■ Problem details: What is needed is every line from the one holding "Are more people" to the last line of the data below, printed exactly and without pictures.

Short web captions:
************
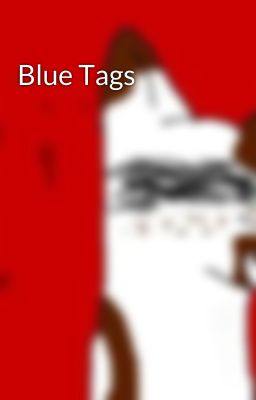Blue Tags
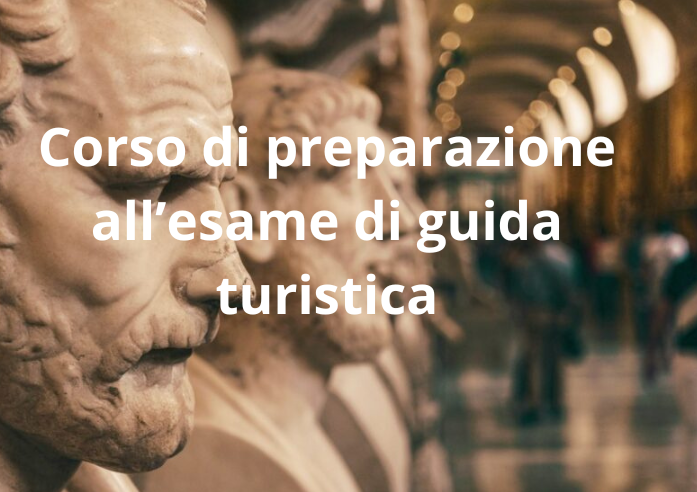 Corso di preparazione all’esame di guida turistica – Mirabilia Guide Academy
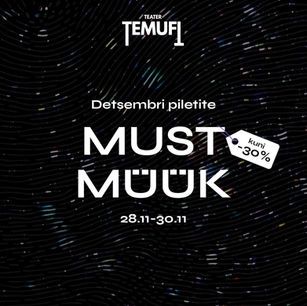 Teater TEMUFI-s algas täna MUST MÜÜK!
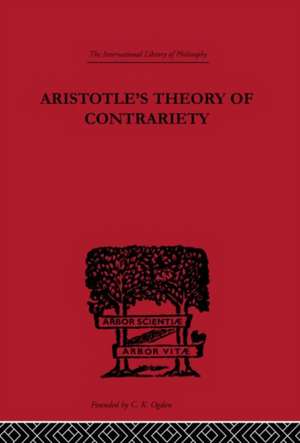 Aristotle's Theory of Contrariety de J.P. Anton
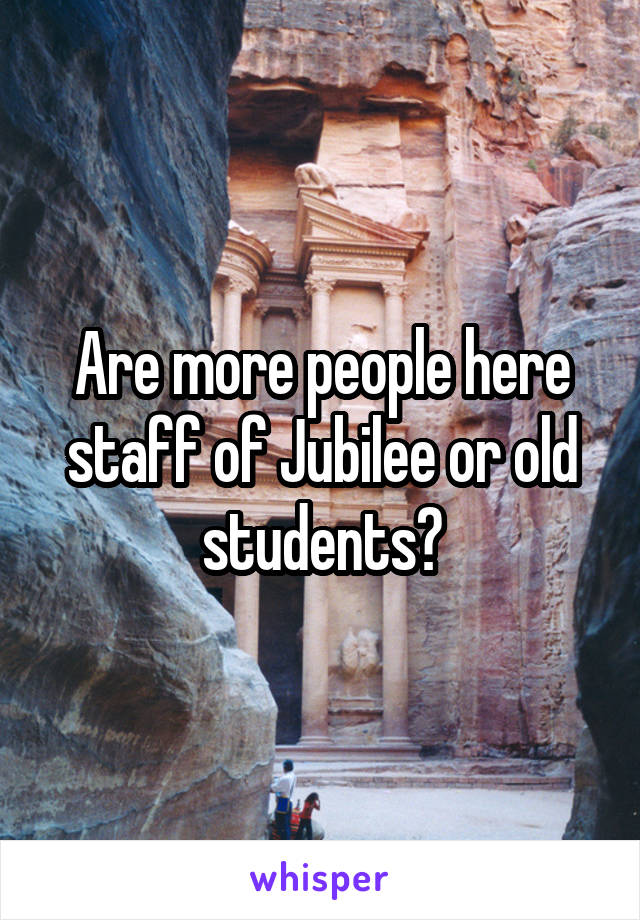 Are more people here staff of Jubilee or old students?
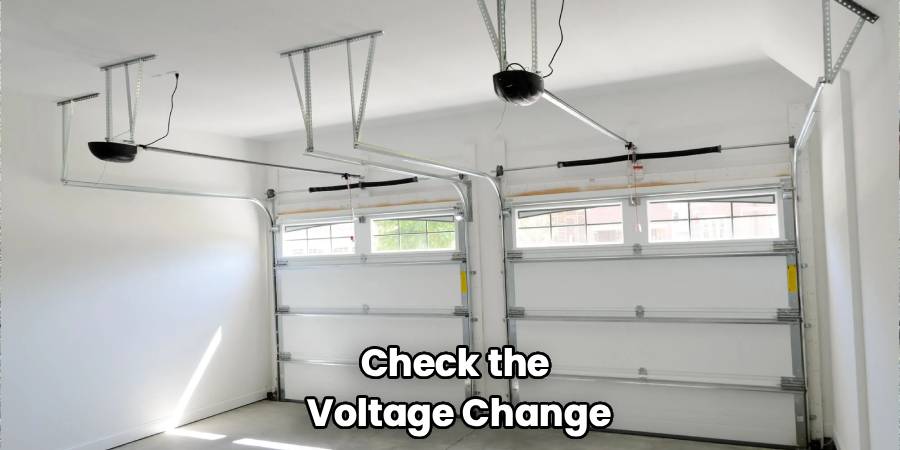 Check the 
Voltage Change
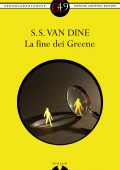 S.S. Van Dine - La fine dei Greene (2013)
************
■ Result for this task:
 Are more people here staff of Jubilee or old students?
 Check the 
Voltage Change
 S.S. Van Dine - La fine dei Greene (2013)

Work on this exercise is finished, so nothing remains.